The court said that the party's board did not have the authority to fire Väyrynen and that the board had violated association regulatory laws when it removed him from the post.
At the time, the party said Väyrynen was dismissed for misuse of bank accounts and election funds.
Internal disputes within the party culminated in March when the party's board decided to remove its founder from his post as chair. The party accused Väyrynen of having misused some 38,000 euros in presidential campaign funds.

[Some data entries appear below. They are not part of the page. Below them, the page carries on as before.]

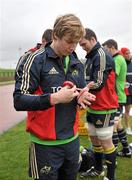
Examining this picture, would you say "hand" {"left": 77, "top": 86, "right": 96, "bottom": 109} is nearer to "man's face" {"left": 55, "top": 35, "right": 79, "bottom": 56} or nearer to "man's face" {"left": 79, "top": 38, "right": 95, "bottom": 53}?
"man's face" {"left": 55, "top": 35, "right": 79, "bottom": 56}

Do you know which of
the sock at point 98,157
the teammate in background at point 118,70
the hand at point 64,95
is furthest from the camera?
the teammate in background at point 118,70

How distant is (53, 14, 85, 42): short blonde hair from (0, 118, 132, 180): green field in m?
3.26

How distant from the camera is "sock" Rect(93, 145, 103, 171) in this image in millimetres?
5641

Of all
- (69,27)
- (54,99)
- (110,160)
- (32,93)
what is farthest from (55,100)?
(110,160)

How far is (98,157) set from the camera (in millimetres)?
5699

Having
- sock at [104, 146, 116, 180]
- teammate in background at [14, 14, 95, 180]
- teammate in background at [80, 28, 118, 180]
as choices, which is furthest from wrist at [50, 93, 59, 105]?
sock at [104, 146, 116, 180]

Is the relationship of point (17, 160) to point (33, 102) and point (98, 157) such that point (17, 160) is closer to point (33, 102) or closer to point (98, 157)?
point (98, 157)

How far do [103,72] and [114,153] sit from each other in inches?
43.6

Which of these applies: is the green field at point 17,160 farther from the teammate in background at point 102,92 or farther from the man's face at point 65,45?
the man's face at point 65,45

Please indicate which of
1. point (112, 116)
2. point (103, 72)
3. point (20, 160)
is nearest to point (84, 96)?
point (103, 72)

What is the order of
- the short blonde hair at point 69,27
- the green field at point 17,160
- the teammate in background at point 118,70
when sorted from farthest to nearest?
1. the teammate in background at point 118,70
2. the green field at point 17,160
3. the short blonde hair at point 69,27

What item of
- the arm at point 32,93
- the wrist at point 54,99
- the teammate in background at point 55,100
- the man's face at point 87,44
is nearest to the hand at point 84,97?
the teammate in background at point 55,100

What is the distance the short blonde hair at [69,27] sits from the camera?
2.90m

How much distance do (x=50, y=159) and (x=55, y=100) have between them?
582 mm
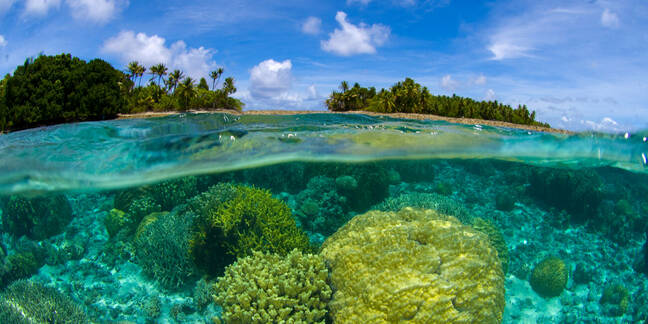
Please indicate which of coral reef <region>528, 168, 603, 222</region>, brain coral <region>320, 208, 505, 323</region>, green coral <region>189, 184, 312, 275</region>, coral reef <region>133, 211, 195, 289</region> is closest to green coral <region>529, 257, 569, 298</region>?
coral reef <region>528, 168, 603, 222</region>

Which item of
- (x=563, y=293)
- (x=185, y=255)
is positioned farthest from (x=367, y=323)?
(x=563, y=293)

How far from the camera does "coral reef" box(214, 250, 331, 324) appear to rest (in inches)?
192

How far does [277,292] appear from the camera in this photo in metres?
5.10

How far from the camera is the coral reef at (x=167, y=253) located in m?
7.36

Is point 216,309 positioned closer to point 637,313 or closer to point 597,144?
point 637,313

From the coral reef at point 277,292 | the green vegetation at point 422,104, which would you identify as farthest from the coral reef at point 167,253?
the green vegetation at point 422,104

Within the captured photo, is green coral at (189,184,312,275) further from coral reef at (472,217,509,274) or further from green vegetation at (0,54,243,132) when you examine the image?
green vegetation at (0,54,243,132)

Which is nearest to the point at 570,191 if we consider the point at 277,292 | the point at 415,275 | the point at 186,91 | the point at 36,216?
the point at 415,275

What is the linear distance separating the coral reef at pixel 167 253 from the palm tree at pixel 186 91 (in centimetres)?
3406

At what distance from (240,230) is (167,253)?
69.8 inches

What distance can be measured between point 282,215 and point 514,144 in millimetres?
8599

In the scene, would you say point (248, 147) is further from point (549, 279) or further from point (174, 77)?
point (174, 77)

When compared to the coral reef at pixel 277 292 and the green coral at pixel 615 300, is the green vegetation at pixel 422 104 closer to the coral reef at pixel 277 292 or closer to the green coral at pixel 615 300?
the green coral at pixel 615 300

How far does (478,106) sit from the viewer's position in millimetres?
29672
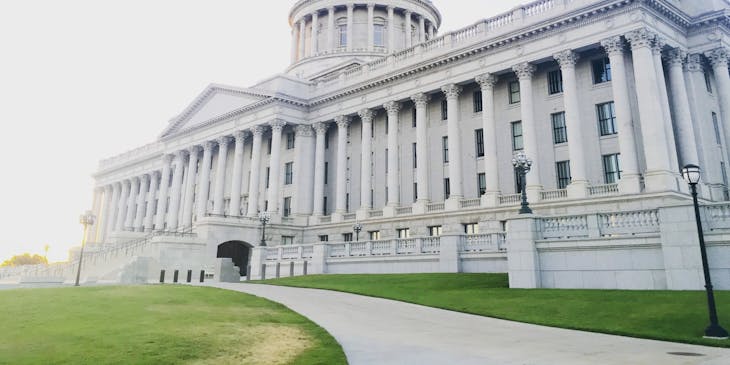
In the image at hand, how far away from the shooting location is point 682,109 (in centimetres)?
3397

"In addition to his financial impropriety, he has misused his status as a trusted member of the party's board and has pursued a competing political party's, the Centre Party's, chair position," the bulletin says.
Väyrynen reacted to his sudden dismissal by filing a criminal complaint on the matter and now - some eight months later - the court found his firing was not lawful.
Wife's cancer diagnosis puts political plans on hold
During those eight months the 71-year-old Väyrynen managed to quit the Centre party, returned to parliament as an independent , announced he was establishing a new political party called the "Seven Star Movement" and declared that he is running for an MEP seat.
Since the summer Väyrynen has been working on gathering 5,000 endorsement signatures to make the "Seven Star Movement" an official party in next years' parliamentary election.
However the seasoned politico announced on Monday that he was suspending that work due to his wife Vuokko Väyrynen's bone marrow cancer diagnosis.
He said that he is unsure whether he will end up running for MP or MEP due to his wife's serious illness.